Cambridge And Beyond

Reviews

 Artist: Brass Monkey
Album: The Definitive Collection
Label: Highpoint
Tracks: 14
Rating: ***
Contact:  www.propermusic.com

Best of albums, or in this case a definitive collection, are not the easiest of albums to review. True fans will have all of the tracks listed and in this day of mp3will probably have already assembled their own definitive collections and will almost certainly have formed an opinion.
That leaves the more casual music lover whose heard a track or two, but is keen to hear more and that all to rare beast someone that has heard of the band and is looking to find out what the fuss is about.
Well to both of those I'd say you've got yourself a pretty good album here. Brass Monkey aren't the most prolific band you'll ever find, five proper albums in twenty two years seems like laziness in some quarters. That is until you realise the number of other projects that these guys have been involved with.
Brass Monkey really did put something back into English folk music, the horns. Strings, percussion and wind could be heard in a lot of music, but the brass had vanished. There were pennywhistles and fife's, but where were the sacbutts and the serpents.

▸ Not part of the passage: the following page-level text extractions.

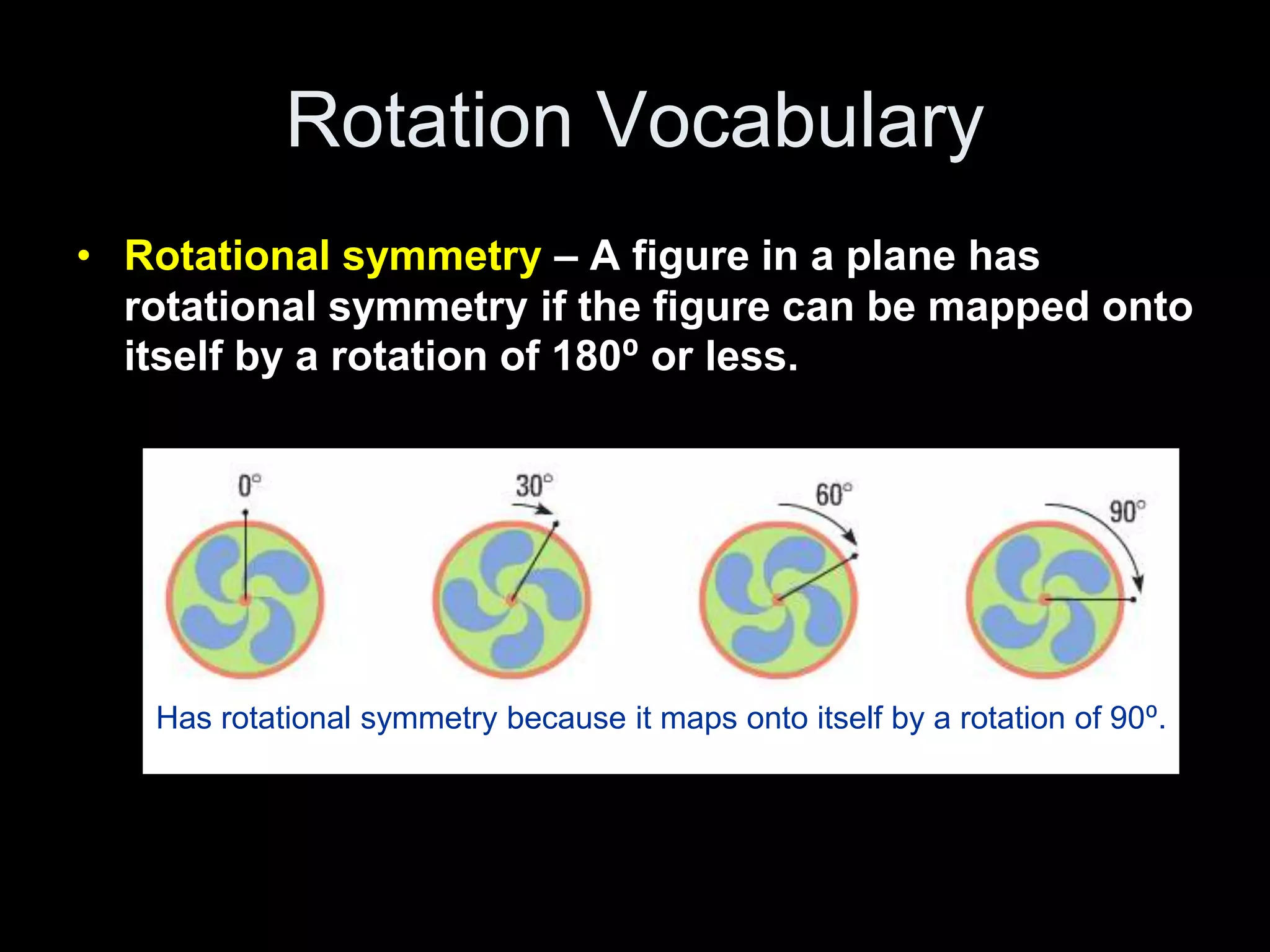 Rotation Vocabulary

• Rotational symmetry – A figure in a plane has rotational symmetry if the figure can be mapped onto itself by a rotation of 180º or less.

0°

30°

60°

90°

Has rotational symmetry because it maps onto itself by a rotation of 90º.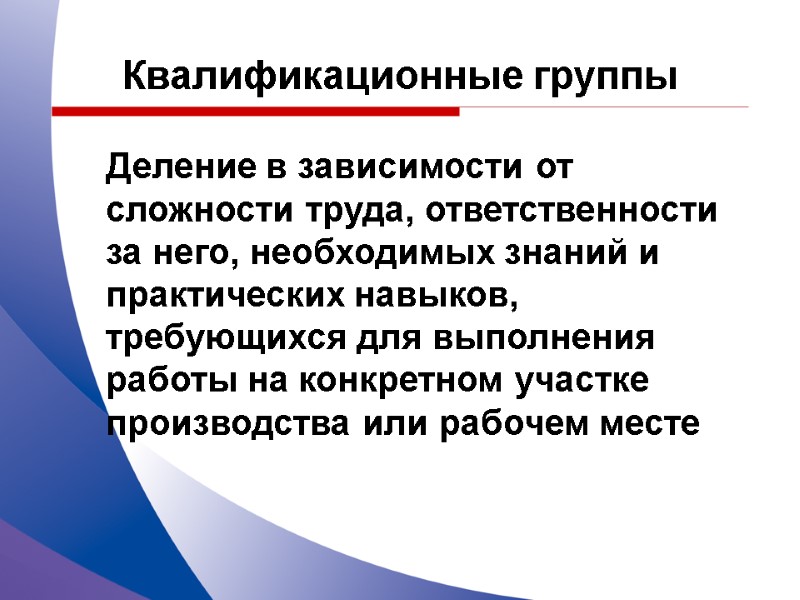 Квалификационные группы

Деление в зависимости от сложности труда, ответственности за него, необходимых знаний и практических навыков, требующихся для выполнения работы на конкретном участке производства или рабочем месте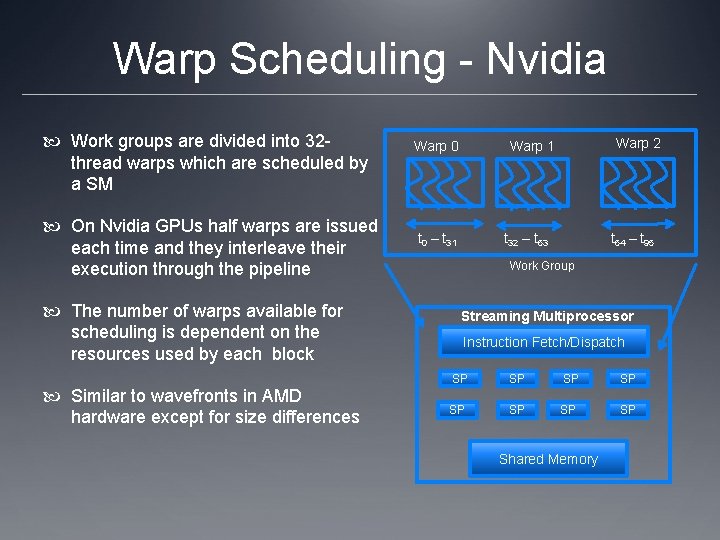 Warp Scheduling - Nvidia

Work groups are divided into 32-thread warps which are scheduled by a SM

On Nvidia GPUs half warps are issued each time and they interleave their execution through the pipeline

The number of warps available for scheduling is dependent on the resources used by each block

Similar to wavefronts in AMD hardware except for size differences

Warp 0
Warp 1
Warp 2
$t_0 - t_{31}$
$t_{32} - t_{63}$
$t_{64} - t_{95}$
Work Group

Streaming Multiprocessor
Instruction Fetch/Dispatch
SP SP SP SP
SP SP SP SP
Shared Memory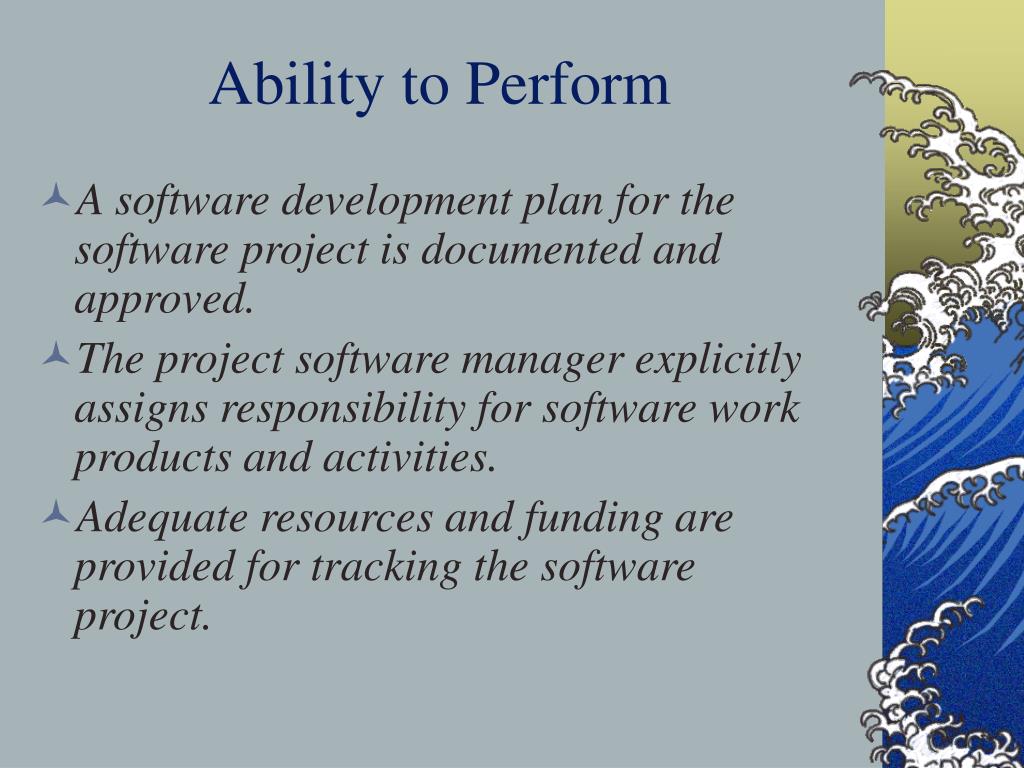 Ability to Perform

A software development plan for the software project is documented and approved.

The project software manager explicitly assigns responsibility for software work products and activities.

Adequate resources and funding are provided for tracking the software project.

Brass Monkey turned them into tubas, trumpets and horns and reintroduced them to the genre.
Brass Monkey also did it with the cream of the crop in it's day. The early albums were vital, rediscovering a rich vein. Q magazine hailed them as the finest folk group of the 80s. There's still something very fresh about the sound. Age has not whithered it.
The Definitive Collection is a good album, but to my mind one that is slightly less than the sum of it's parts. The selections are good. There has been a great effort to sit the album together as a whole. You can't fault a single track, but it doesn't hold together
Listen to it. Let it inspire you and then go out and get the full albums, at least one. Get to hear a set, rather than a collection.